The waters get much more murky when you have a player like Alexander Guerrero, who from a talent and performance standpoint should probably get a shot at major league playing time, but is behind Dee Gordon on the depth chart. Normally this wouldn’t be a huge obstacle, but Gordon (and his .385 on-base percentage) has been one of the best leadoff hitters in baseball this season. So while Guerrero ends up in the Honorable Mention section again because he would likely get the call in the event of a Gordon injury, that’s a much less likely outcome than a near replacement player playing like a near replacement level player.

Adding to the potential drama, Los Angeles also has Joc Pederson, who would be getting a ton of hype (and possibly a top-five spot on this list) if he weren’t behind a full outfield in Los Angeles.

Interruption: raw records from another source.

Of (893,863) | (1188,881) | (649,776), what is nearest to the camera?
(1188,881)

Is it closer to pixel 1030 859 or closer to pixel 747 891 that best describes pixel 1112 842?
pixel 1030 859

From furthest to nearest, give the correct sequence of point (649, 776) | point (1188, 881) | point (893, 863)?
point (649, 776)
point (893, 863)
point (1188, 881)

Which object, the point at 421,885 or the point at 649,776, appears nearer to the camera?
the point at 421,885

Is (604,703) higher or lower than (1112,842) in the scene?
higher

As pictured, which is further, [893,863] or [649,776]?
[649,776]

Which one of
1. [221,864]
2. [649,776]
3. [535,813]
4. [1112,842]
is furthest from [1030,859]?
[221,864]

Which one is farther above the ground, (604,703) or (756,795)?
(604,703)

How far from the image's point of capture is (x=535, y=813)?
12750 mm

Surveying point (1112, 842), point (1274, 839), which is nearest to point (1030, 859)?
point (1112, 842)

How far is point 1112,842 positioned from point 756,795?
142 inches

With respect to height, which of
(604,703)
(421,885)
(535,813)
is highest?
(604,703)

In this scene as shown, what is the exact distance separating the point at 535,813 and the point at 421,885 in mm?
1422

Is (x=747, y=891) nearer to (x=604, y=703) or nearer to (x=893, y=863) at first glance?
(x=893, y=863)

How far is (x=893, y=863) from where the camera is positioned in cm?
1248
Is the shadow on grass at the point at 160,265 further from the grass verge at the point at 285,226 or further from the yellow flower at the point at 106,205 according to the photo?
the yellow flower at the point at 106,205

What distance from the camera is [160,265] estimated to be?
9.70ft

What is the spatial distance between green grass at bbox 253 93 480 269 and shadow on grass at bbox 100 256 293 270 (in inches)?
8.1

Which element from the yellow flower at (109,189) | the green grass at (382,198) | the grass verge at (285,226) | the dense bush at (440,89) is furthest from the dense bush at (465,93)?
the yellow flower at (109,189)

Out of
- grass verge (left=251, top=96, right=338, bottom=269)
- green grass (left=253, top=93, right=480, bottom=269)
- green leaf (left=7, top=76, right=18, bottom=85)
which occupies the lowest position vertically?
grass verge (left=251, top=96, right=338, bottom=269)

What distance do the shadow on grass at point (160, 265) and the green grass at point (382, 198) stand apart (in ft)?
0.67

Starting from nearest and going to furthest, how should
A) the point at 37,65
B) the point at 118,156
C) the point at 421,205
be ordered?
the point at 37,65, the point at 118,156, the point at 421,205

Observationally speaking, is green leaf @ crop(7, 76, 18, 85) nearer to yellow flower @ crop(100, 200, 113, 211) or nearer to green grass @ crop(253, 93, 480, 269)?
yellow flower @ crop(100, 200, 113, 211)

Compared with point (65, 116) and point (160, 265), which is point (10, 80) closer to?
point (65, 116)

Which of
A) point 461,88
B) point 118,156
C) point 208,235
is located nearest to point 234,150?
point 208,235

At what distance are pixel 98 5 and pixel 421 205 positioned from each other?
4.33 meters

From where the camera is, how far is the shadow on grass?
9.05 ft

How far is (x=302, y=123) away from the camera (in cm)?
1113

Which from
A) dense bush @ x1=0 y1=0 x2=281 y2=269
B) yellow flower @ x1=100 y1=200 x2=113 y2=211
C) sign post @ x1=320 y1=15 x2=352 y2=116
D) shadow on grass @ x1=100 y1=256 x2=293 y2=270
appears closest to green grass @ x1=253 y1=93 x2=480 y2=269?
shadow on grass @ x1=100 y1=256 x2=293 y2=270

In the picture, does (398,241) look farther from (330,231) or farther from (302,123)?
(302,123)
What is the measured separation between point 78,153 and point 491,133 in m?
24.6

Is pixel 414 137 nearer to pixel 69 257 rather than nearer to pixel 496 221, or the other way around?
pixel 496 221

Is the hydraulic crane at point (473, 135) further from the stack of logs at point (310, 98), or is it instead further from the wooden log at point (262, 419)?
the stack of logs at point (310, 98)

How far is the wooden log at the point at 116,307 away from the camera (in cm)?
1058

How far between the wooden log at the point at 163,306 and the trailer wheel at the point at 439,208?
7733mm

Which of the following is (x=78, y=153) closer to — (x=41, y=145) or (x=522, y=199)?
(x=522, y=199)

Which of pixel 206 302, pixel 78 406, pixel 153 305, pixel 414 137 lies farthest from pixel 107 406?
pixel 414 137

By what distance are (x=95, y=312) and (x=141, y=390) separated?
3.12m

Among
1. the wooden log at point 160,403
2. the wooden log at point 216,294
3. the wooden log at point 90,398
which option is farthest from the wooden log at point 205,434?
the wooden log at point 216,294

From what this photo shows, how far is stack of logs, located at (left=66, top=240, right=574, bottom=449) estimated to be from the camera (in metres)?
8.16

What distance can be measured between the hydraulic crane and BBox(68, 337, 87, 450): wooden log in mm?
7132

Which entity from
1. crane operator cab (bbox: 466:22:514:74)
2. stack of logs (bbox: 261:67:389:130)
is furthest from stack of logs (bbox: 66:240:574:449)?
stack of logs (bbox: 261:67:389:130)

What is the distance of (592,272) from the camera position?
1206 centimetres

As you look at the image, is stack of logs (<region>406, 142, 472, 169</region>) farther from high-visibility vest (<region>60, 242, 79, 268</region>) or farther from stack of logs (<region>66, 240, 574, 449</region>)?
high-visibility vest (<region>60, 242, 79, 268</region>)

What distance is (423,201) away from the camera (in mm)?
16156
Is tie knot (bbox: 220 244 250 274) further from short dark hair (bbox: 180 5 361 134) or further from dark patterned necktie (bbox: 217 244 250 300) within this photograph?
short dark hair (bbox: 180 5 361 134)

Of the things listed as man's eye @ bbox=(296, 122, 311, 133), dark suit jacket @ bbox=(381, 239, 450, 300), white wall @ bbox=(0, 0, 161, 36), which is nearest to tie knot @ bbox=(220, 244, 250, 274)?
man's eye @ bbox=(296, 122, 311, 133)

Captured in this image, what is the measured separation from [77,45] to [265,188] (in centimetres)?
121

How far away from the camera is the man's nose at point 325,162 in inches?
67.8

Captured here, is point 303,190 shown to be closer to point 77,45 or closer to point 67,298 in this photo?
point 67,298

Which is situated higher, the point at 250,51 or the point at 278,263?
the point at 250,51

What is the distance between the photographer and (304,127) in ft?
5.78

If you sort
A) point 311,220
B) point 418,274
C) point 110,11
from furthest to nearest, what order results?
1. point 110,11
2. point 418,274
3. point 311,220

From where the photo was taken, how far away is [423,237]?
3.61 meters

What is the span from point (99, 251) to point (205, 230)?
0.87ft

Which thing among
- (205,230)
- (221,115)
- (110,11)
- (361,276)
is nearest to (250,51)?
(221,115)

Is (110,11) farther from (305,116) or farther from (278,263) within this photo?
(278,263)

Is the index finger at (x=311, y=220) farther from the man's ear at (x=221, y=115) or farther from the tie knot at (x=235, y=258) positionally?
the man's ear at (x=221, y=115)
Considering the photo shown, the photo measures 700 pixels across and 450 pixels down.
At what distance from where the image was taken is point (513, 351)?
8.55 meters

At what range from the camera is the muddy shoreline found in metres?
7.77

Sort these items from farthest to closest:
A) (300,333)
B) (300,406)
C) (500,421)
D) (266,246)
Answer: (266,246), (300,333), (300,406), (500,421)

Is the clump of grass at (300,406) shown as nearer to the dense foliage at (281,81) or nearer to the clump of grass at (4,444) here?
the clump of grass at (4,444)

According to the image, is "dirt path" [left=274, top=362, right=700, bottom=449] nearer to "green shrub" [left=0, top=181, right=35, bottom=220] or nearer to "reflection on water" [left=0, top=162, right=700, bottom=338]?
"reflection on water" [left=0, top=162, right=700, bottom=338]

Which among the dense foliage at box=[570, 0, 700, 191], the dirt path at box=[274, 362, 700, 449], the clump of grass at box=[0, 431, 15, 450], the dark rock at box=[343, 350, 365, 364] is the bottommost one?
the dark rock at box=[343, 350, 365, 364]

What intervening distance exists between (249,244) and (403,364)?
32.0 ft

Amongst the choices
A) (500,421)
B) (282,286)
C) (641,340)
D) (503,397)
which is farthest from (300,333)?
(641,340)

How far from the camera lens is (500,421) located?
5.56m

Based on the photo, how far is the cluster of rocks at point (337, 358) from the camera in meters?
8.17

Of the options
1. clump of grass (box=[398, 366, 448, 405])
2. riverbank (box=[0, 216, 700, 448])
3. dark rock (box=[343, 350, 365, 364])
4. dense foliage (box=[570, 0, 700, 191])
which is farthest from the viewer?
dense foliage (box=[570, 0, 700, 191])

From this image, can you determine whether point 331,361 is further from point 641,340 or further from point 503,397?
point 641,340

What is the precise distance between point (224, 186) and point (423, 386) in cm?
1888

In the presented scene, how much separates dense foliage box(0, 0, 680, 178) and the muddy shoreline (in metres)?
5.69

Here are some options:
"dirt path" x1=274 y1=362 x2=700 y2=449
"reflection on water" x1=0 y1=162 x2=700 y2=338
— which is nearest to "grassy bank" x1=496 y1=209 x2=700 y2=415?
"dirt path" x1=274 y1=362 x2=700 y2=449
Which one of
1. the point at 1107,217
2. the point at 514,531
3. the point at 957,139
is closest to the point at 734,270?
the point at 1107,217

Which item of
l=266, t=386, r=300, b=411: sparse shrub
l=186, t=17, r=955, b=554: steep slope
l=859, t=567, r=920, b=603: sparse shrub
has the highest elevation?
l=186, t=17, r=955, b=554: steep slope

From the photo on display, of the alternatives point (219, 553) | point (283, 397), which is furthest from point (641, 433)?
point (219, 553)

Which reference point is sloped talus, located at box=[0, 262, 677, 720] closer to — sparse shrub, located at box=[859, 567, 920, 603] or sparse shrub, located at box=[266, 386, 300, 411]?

Of course, that didn’t stop Yasiel Puig in 2013, but with the money owed that collective bunch, the likely outcome of this scenario is Pederson getting a September cup of coffee before the Dodgers are forced to fix their glut of outfielders in the off-season. Sure, an Andre Ethier trade would help, but it would have to happen in congress with a Carl Crawford injury for it to even matter to Pederson—making it a two-step process. And the odds of a player just getting to the majors in that situation, let alone performing at a level worth owning in mixed leagues, is just not attractive enough yet.

So without any further ado, here is The Stash List 4.0:

The Graduates: Jacob Turner (19), Robbie Ray (20)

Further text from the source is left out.